As shown in the result above, the missing latitude was imputed with the MEAN value of Arrest=='false' group. The missing longitude was imputed with 42.

imputed_longitude = dflow_imputed.to_pandas_dataframe()['Longitude'][2]
assert imputed_longitude == 42

Derive column by example

One of the more advanced tools in the Azure Machine Learning Data Prep SDK is the ability to derive columns using examples of desired results.
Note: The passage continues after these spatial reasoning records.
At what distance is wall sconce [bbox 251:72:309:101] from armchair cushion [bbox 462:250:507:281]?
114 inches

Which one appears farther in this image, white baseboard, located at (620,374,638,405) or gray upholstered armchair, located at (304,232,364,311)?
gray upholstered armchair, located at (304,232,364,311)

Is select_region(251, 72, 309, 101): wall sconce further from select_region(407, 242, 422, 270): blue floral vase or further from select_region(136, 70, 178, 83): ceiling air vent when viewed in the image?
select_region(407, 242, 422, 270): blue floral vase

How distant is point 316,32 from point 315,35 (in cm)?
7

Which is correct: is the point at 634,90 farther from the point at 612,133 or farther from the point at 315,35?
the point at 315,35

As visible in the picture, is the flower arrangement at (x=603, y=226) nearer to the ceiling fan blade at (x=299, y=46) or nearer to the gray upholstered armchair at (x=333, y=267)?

This lets you give the SDK an example so it can generate code to achieve the intended transformation.

import azureml.dataprep as dprep
dflow = dprep.read_csv(path='https://dpreptestfiles.blob.core.windows.net/testfiles/BostonWeather.csv')
dflow.head(4)
DATE REPORTTPYE HOURLYDRYBULBTEMPF HOURLYRelativeHumidity HOURLYWindSpeed
0 1/1/2015 0:54 FM-15 22 50 10
1 1/1/2015 1:00 FM-12 22 50 10
2 1/1/2015 1:54 FM-15 22 50 10
3 1/1/2015 2:54 FM-15 22 50 11

Assume that you need to join this file with a dataset where date and time are in a format 'Mar 10, 2018 | 2AM-4AM'.

builder = dflow.builders.derive_column_by_example(source_columns=['DATE'], new_column_name='date_timerange')
builder.add_example(source_data=dflow.iloc[1], example_value='Jan 1, 2015 12AM-2AM')
builder.preview(count=5) 
DATE date_timerange
0 1/1/2015 0:54 Jan 1, 2015 12AM-2AM
1 1/1/2015 1:00 Jan 1, 2015 12AM-2AM
2 1/1/2015 1:54 Jan 1, 2015 12AM-2AM
3 1/1/2015 2:54 Jan 1, 2015 2AM-4AM
4 1/1/2015 3:54 Jan 1, 2015 2AM-4AM

The code above first creates a builder for the derived column. You provide an array of source columns to consider (DATE), and a name for the new column to be added. As the first example, you pass in the second row (index 1) and give an expected value for the derived column.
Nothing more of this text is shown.